A Feast of Solidarity

January 10th, 2010 Posted in writing

“Lie down with dogs, get up with fleas.”  The religiously good people of Jesus’ day may not have had that saying, but that was surely what some of them felt towards Jesus’ association with the “sinners” of their society.

For them, no self-respecting Jew would have spent so much time in the company of tax collectors and prostitutes. But these were the very people Jesus spent time with and broke bread with.  Such a strange attitude was there right at the beginning of Jesus’ ministry, at his baptism.

John the Baptist asked Jesus, “Why are you here with all the sinners? You don’t belong with them.” But Jesus told him that he knew what he was doing.

In effect, Jesus was saying, “I am part of the human family, and if human beings have turned against God or each other, I won’t distance myself from them. I won’t claim immunity, even though I might have a right to. The human family is my family and I’m part of them.” (St.

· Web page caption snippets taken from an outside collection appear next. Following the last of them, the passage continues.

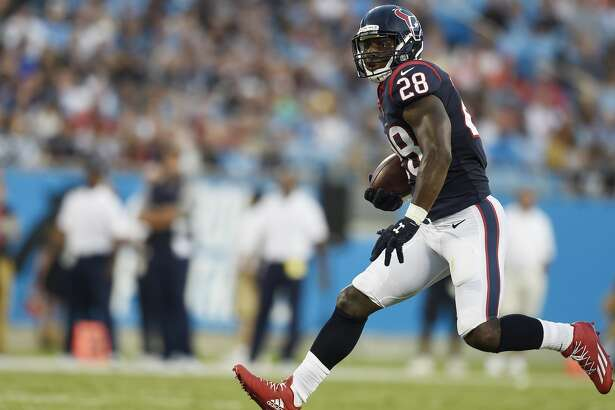 Houston Texans running back Alfred Blue (28) runs against the Carolina Panthers during the first half of an NFL preseason football game, Wednesday, Aug. 9, 2017, in Charlotte, N.C. (AP Photo/Mike McCarn)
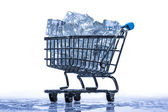 Ice cubes in a supermarket trolley — Stock Photo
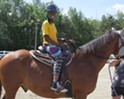 King Street Center Kids Learn to Ride Horses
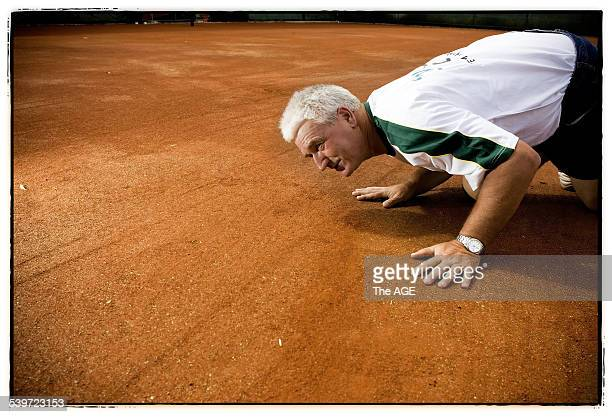 Gaston Cloup photographed inspecting his clay court at Melbourne Park 30 November 2005 THE AGE Picture by JOHN DONEGAN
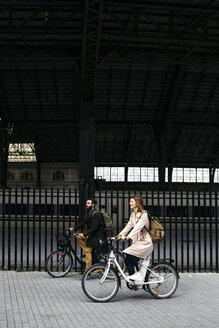 Couple riding e-bikes in the city - JRFF02906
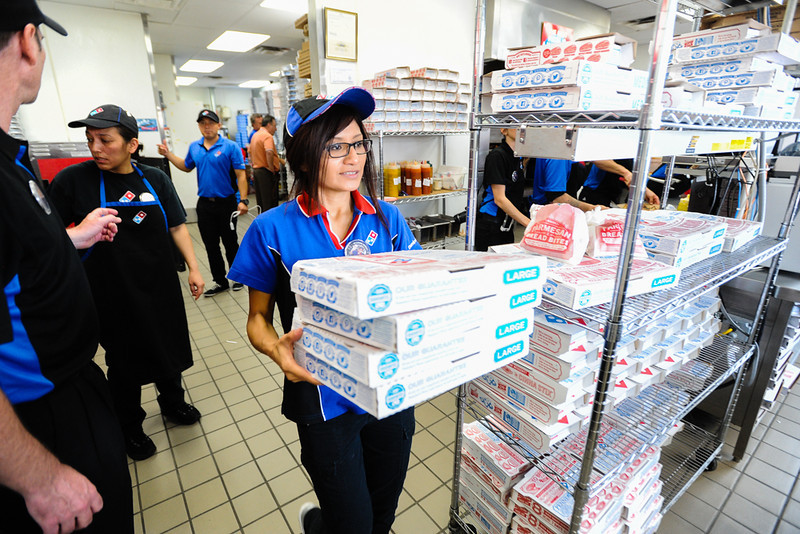 . Thirty-three-year-old Daniela Busald, younger sister of slain Domino\'s Pizza shift manager Nelly Kantun, delivers carry-out pizza orders to customers during a memorial fundraiser for Kantun at Domino\'s Pizza on Highland Avenue in San Bernardino, CA on Wednesday, Feb. 19, 2014. Kantun worked as a Domino\'s employee for more than 20 years, and the pizza location she worked at planned to donate 100 percent of the proceeds earned Wednesday to the memorial fund. (Photo by Rachel Luna / San Bernardino Sun)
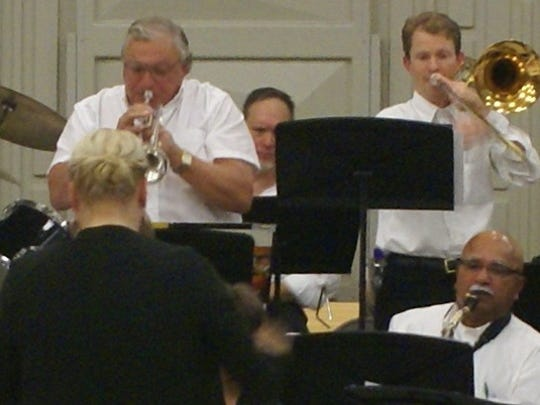Members of the Washington City Community Band during a rehearsal.
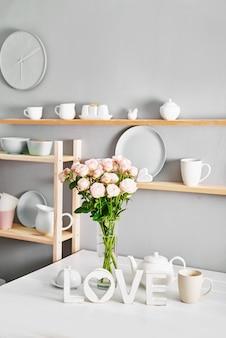 Utensilios, ramo de rosas y tazas en estante. platos en el armario de la cocina.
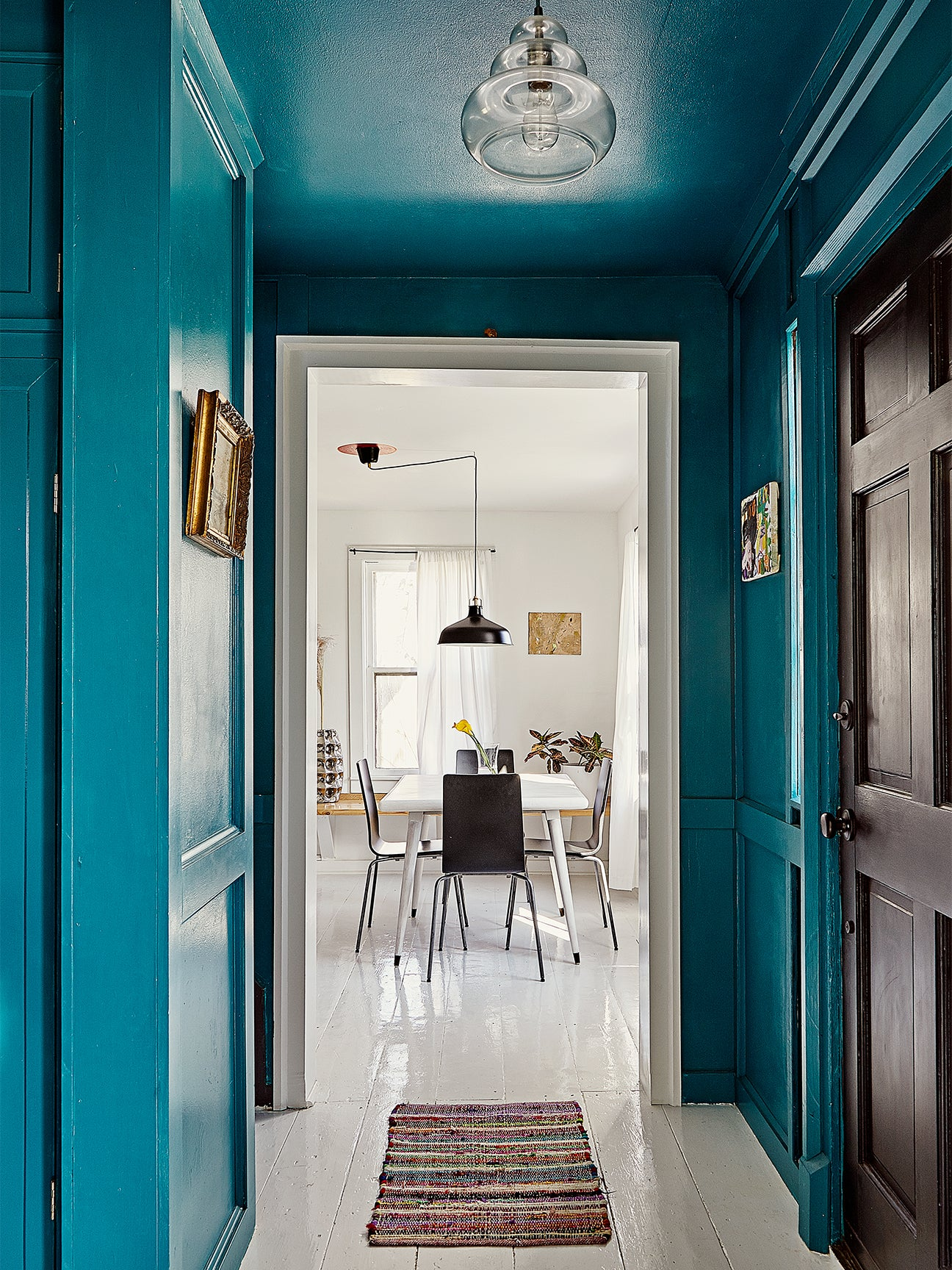 blue hallway leading to an all white dining room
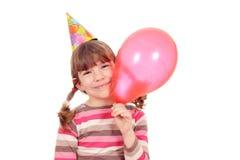 有气球生日聚会的小女孩 免版税库存图片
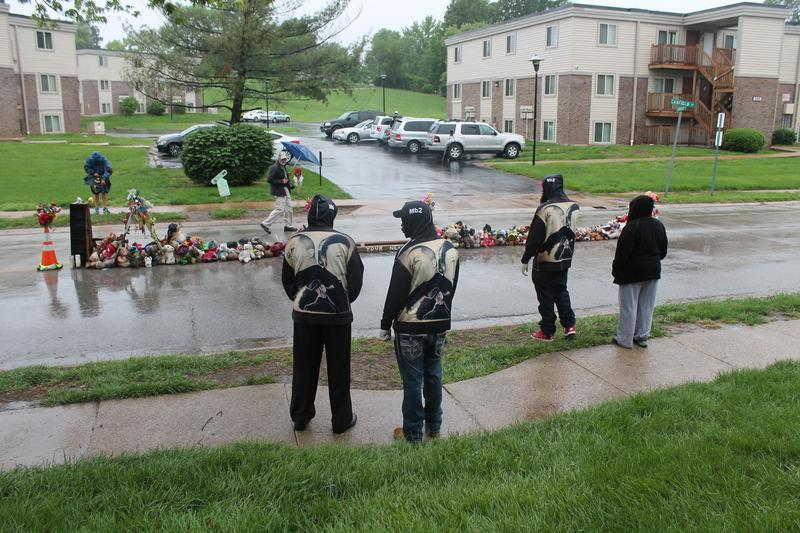Michael Brown, Sr., (second from the right) stands in front of the temporary memorial dedicated to his son Michael Brown, Jr. earlier this year. Brown's death had a monumental impact on the city of Ferguson -- and the St. Louis region.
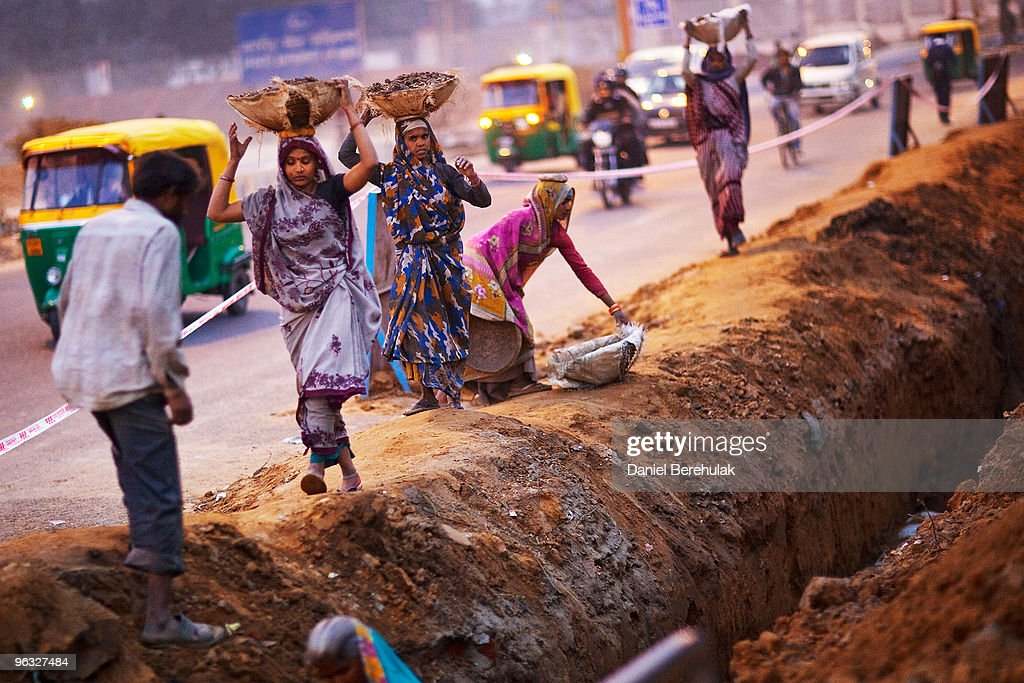 Indian women work at a construction project in front of the Jawaharlal Nehru Stadium on February 01, 2010 in New Delhi, India. The Commonwealth Games are due to be held in the Indian capital from October 3-14, 2010, but concerns remain over construction of its sporting and transport infrastructure. The sheer scale of the project has drawn an enormous population of migrant workers from all over India. This week the High Court of Delhi has sought a response from the Government over the alleged failure to provide all the benefits of labour laws to workers involved in construction work for the coming Commonwealth Games. Workers are being paid below the minimum wage in order to complete these projects whilst also being forced to live and work under sub standard conditions.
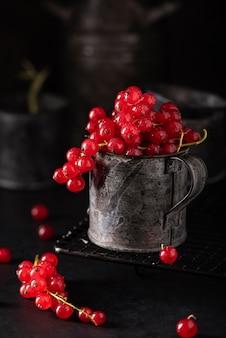 Cachos de groselhas vermelhas maduras em uma caneca de ferro em um fundo preto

Paul was getting at the same thing in his letter to the Philippians when he wrote that Jesus didn’t regard divinity as something to be held onto but was willing to empty himself to be like us.)

This season of the year when the Church celebrates the feast of the Baptism of the Lord, you might find some value in thinking about how you see Jesus standing with you, not just at your best but also at your worst, and about how you stand with others at their best or their worst.